Seorang pria berkebangsaan Australia yang memiliki hubungan dengan Gerakan Identiter rasis dan xenofobia di negara asalnya, melepaskan tembakan ke Masjid Al Noor sekitar pukul 1:40 siang. Padahal di dalam masjid tersebut terdapat ratusan orang yang sedang melaksanakan ibadah Sholat Jumat.

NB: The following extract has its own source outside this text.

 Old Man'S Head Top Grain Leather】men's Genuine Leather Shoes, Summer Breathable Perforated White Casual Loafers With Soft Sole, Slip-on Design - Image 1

Tak hanya berhenti di situ, setelah beberapa menit melakukan tembakan membabi buta, pria tersebut pergi ke satu masjid Linwood Islamic Center yang terletak sekitar tiga mil dari tempat tersebut. Pria tersebut kembali kembali menembaki jamaah masjid, namun tidak menimbulkan korban separah di masjid pertama. Karena salah seorang jamaah ada yang berani melawan pria tersebut dan berhasil merebut salah satu senjatanya. Pria tak dikenal tersebut kemudian melarikan diri, namun berhasil ditangkap kurang dari setengah jam setelah peristiwa tersebut.
Berita pembantaian pun menyebar ke seluruh dunia, pihak berwenang menemukan manifesto penembak, yang mengakui keyakinan rasis dan xenofobiknya, secara positif merujuk pada genosida Muslim Bosnia.

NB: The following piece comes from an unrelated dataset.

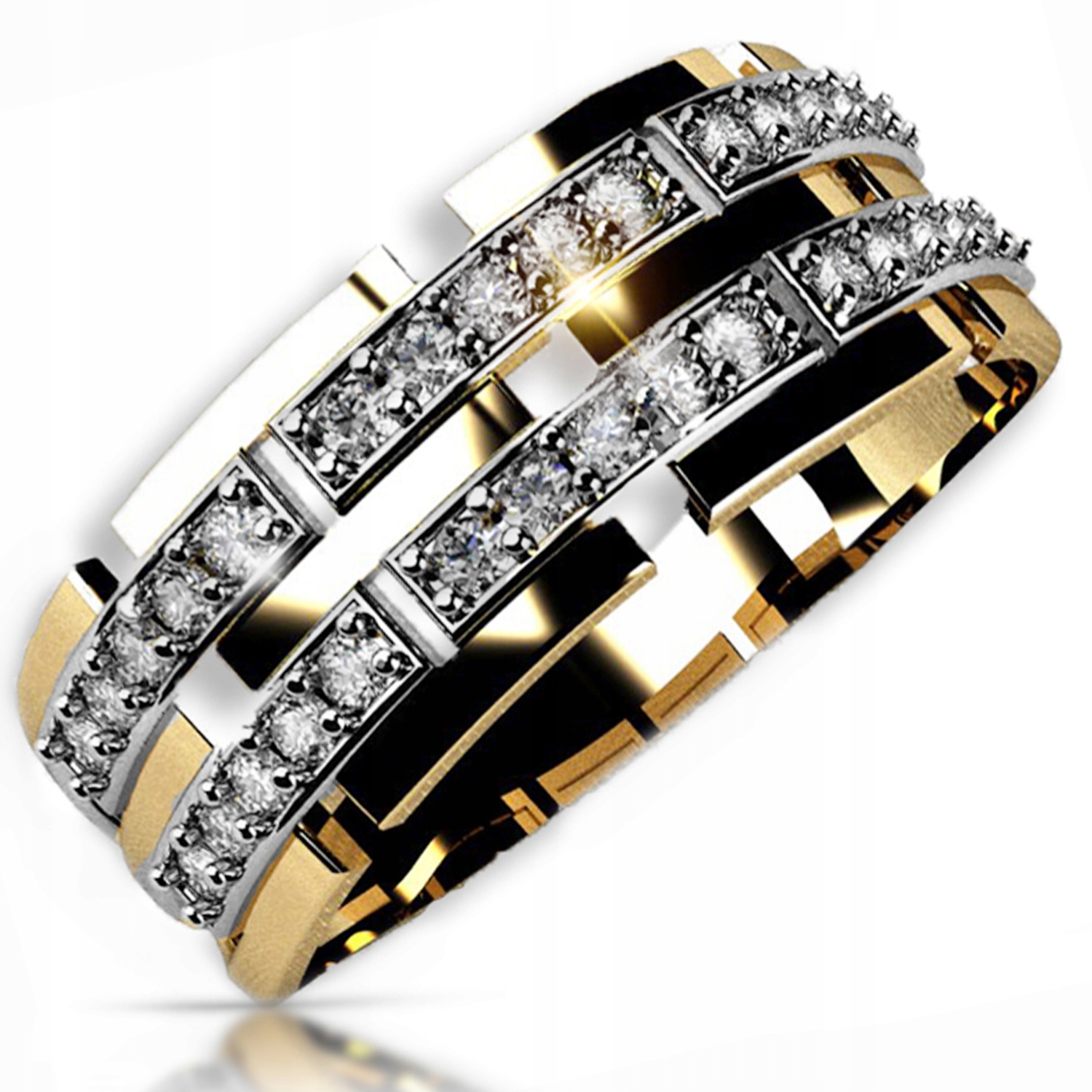 Złoty Pierścionek Zaręczynowy 333 8K Cyrkonia r21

Berbeda dengan Amerika Serikat, di mana penembakan massal menjadi hal biasa, insiden tersebut merupakan penembakan massal pertama di Selandia Baru sejak 1997. Sejak saat itu, pemerintah Selandia Baru berjanji untuk menerapkan undang-undang baru yang akan membantu mencegah hal serupa terjadi lagi.
Perdana Menteri Jacinda Ardern, kepala pemerintahan wanita termuda di dunia, memprioritaskan akan melakukan pengendalian senjata segera peristiwa berdarah tersebut, dengan membentuk komisi untuk mempelajari masalah tersebut.
Bulan berikutnya, pemerintah mengeluarkan undang-undang yang melarang senjata semi-otomatis dan komponennya serta menerapkan periode pembelian kembali untuk senjata yang akan menjadi ilegal. Pada akhir tahun 2019, pemerintah telah menerima lebih dari 56.000 senjata dan lebih dari 194.000 bagian senjata.